Pre-formatted example (first 250 chars):
### Human: Can you write a short introduction about the relevance of the term "monopsony" in economics?
### Assistant: "Monopsony" refers to a market structure where there is only one buyer...

Step 3 — Configure LoRA with PEFT

This is the heart of the setup. LoraConfig tells PEFT exactly how to inject adapter matrices. get_peft_model() modifies the model in-place — freezing all original weights and attaching LoRA adapters.

Watch the parameter counts change after applying LoRA. That shift from 125M trainable to under 800K is the efficiency gain in action.

python
lora_config = LoraConfig(
    r=16,
    lora_alpha=32,                 # alpha/r = 2.0 — standard rule
    lora_dropout=0.05,
    bias="none",
    task_type=TaskType.CAUSAL_LM,
    target_modules=["q_proj", "v_proj", "k_proj", "o_proj"],
)

model = get_peft_model(model, lora_config)

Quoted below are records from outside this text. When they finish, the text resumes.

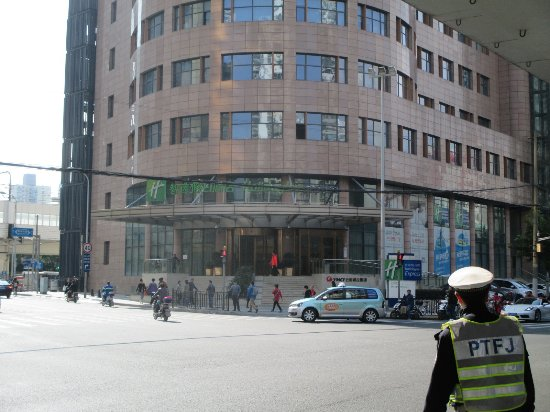 Holiday Inn Express Shanghai Zhenping: Front of hotel from across the street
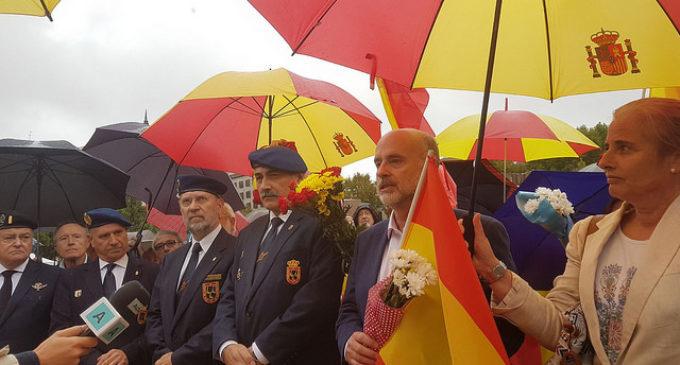 Más de un centenar de personas depositan flores y mensajes al pie  de la bandera de España en Madrid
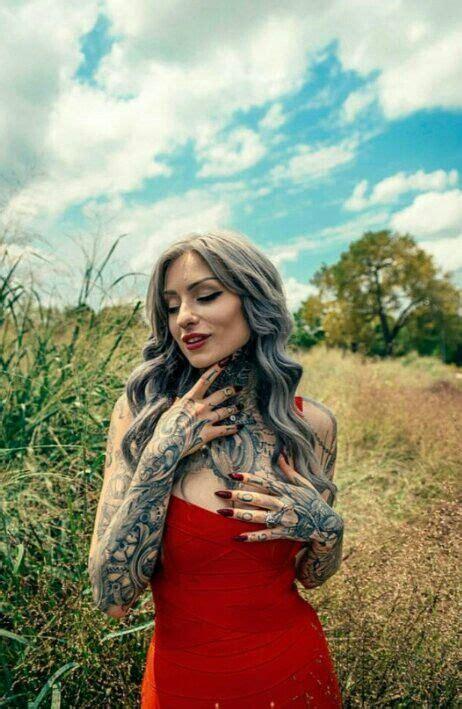 oltre 25 fantastiche idee su donne tatuate su oltre 25 fantastiche idee su ragazze tatuate su vestiti topic topic e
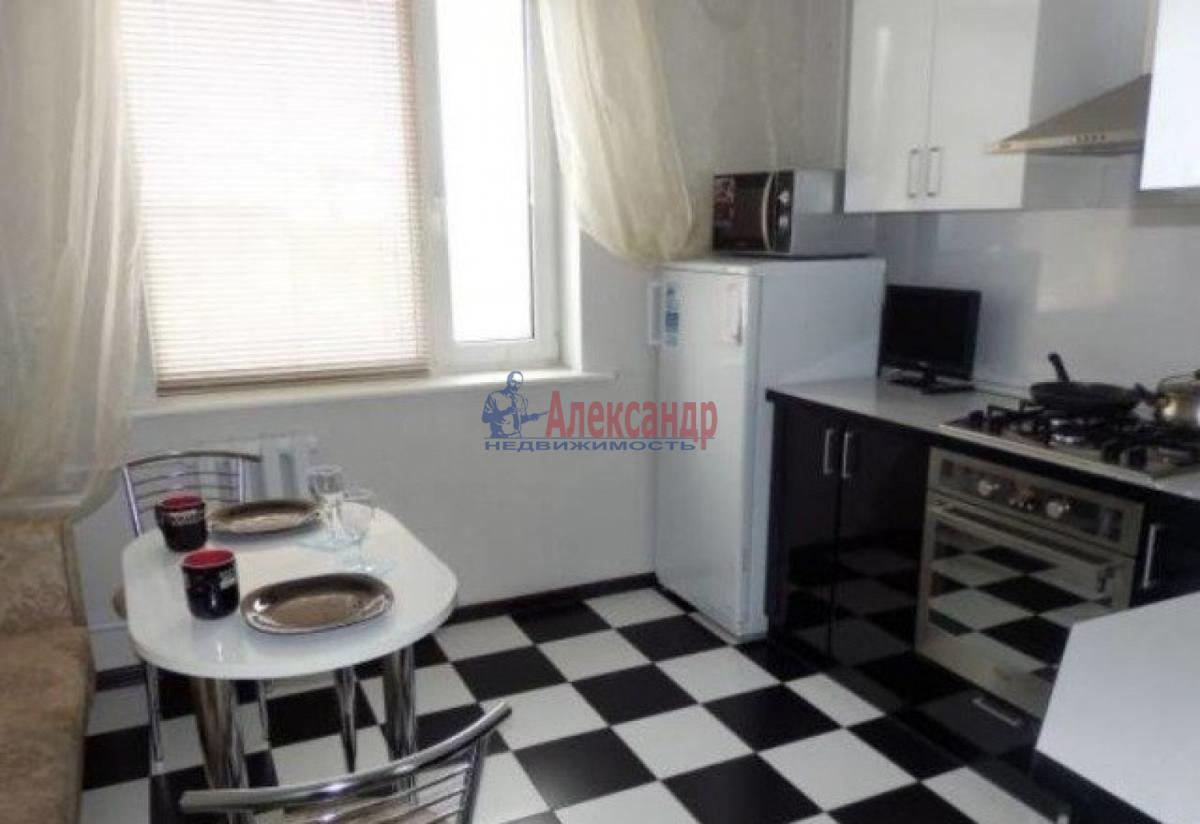 1-комнатная квартира (40м2) в аренду по адресу Коллонтай ул., 15— фото 1 из 5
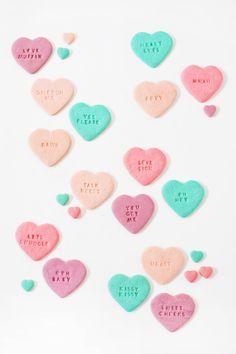 CONVERSATION HEART COOKIES | 50 VALENTINES DAY CAKES BAKES DESSERTS PUDDINGS & SWEET SNACKS | Bespoke-Bride: Wedding Blog
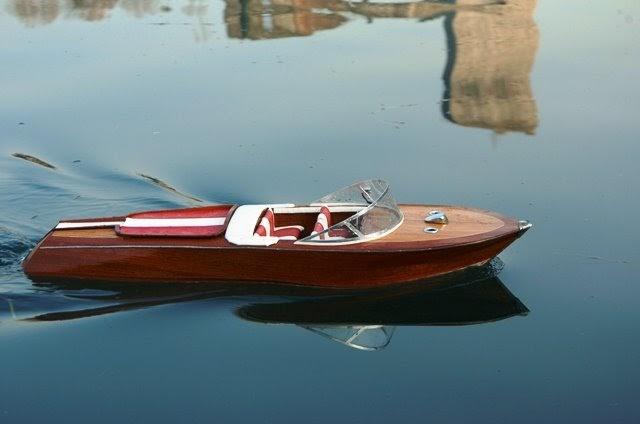 Modelli di navi riva acquarama special for Motoscafo riva aquarama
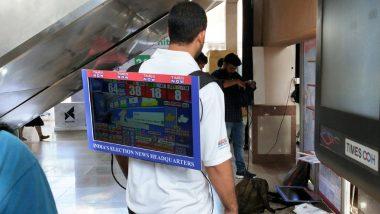 Loksabha Elections 2019: मुंबई मेट्रो स्टेशन पर रिजल्ट देखने के लिए इस शख्स ने पीठ पर लगाई LCD, देखें तस्वीरें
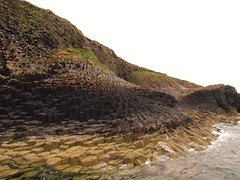 Basalt columns, Isle of Staffa (lesleyw8) Tags: scotland basalt columns sea staffa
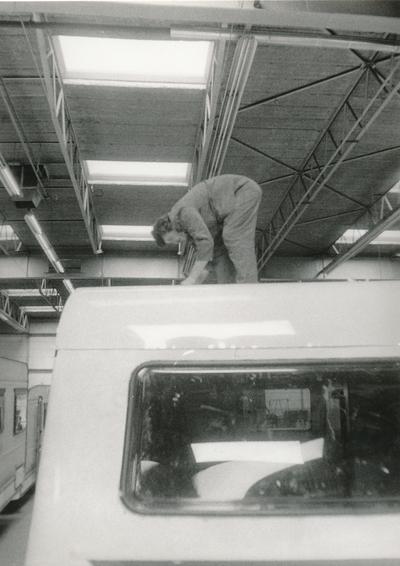 Montaža strešnih oken na prikolici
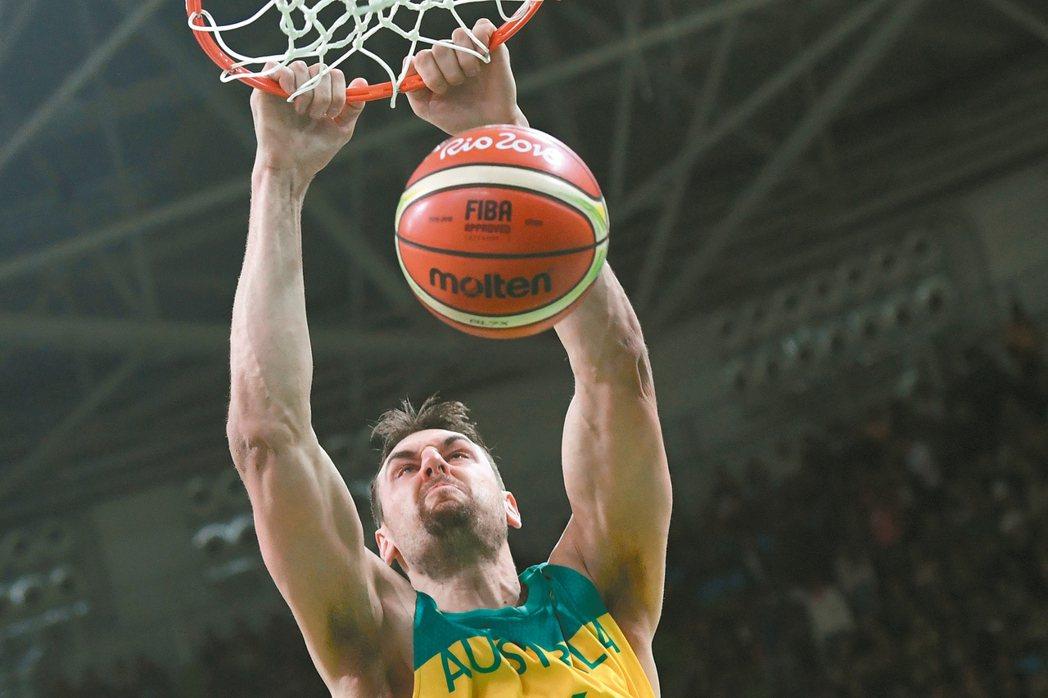 澳洲男籃隊伯加特灌籃,在他帶動下,今年期待在奧運奪牌。 法新社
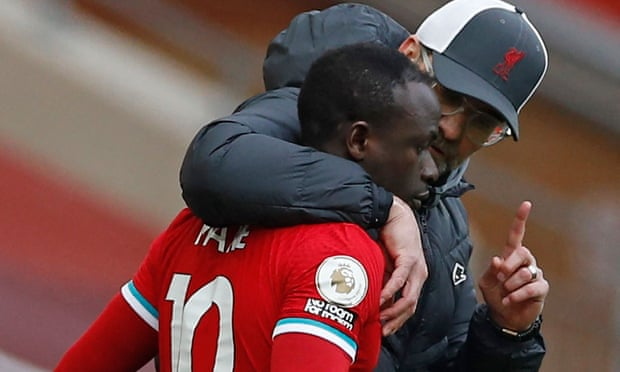 Jürgen Klopp will clear air with Sadio Mané after refusal to shake his hand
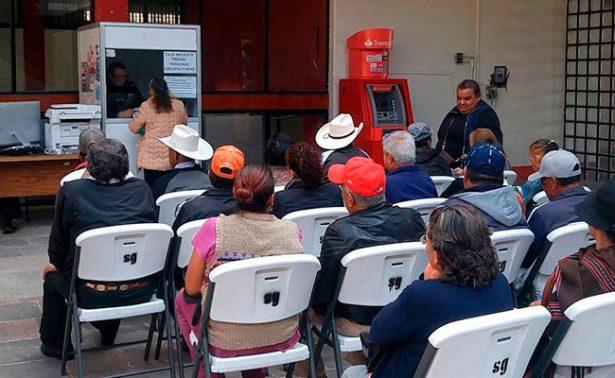 Regidor exhorta a ampararse contra impuesto predial en Zacatecas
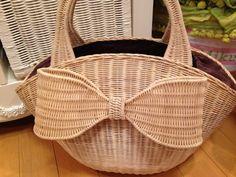 ラタン リボン バッグ Bamboo Basket, Rattan Basket, Willow Weaving, Basket Weaving, Sisal, Pine Needle Baskets, Newspaper Basket, Paper Weaving, Crochet Projects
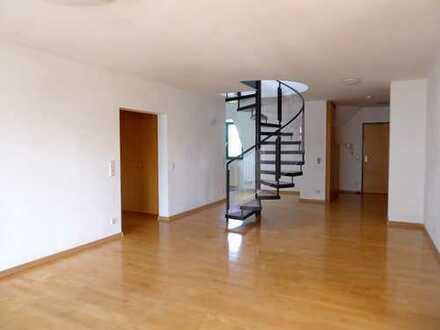 Sehr helle, großzügige 4-Zimmer-Maisonette-Wohnung in ruhiger Lage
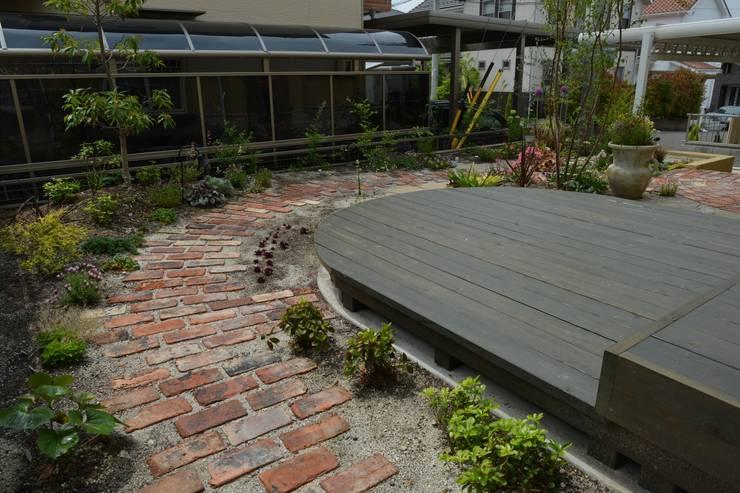 de style  par T's Garden Square Co.,Ltd., Éclectique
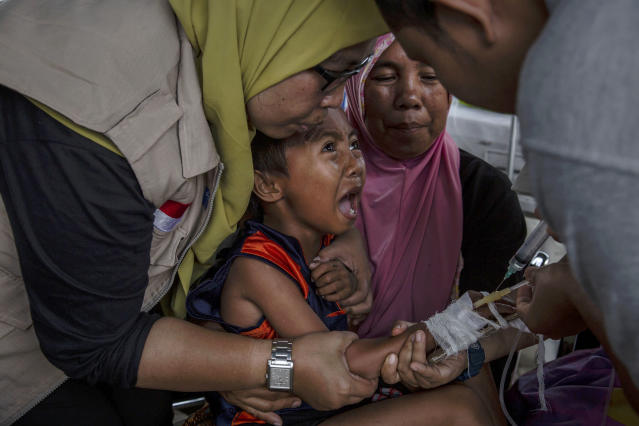 <p>A boy cries while receiving treatment at an emergency hospital following Sunday's earthquake and a series of aftershocks in Tanjung on Aug. 10, 2018 in Lombok Island, Indonesia. (Photo: Ulet Ifansasti/Getty Images) </p>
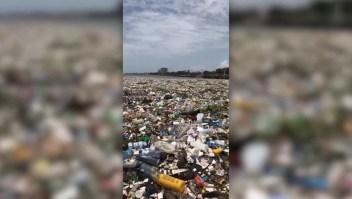 Así se ve una ola de basura en el océano
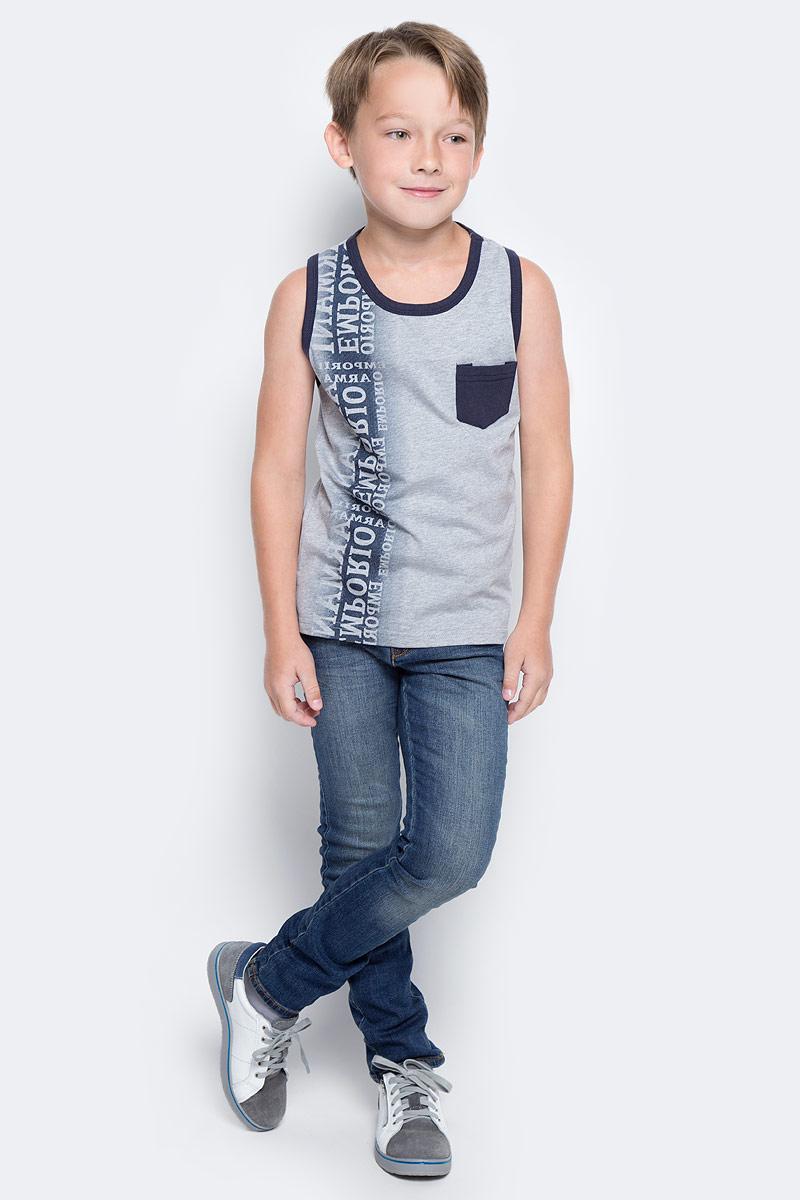 Майка для мальчика Vitacci, цвет: серый. 1172023-02. Размер 1281172023-02Майка для мальчика, декорирована карманом и надписями. Хорошо подходит к шортам.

trainable = sum(p.numel() for p in model.parameters() if p.requires_grad)
total = sum(p.numel() for p in model.parameters())

print("After applying LoRA:")
print(f"  Trainable:  {trainable:,}  ({trainable / total * 100:.2f}%)")
print(f"  Frozen:     {total - trainable:,}")
model.print_trainable_parameters()
python
After applying LoRA:
  Trainable:  786,432  (0.63%)
  Frozen:     125,197,312

trainable params: 786,432 || all params: 125,983,744 || trainable%: 0.6242

Step 4 — Train with SFTTrainer

SFTTrainer handles the instruction-tuning workflow: prompt/response masking, sequence packing, and clean PEFT integration.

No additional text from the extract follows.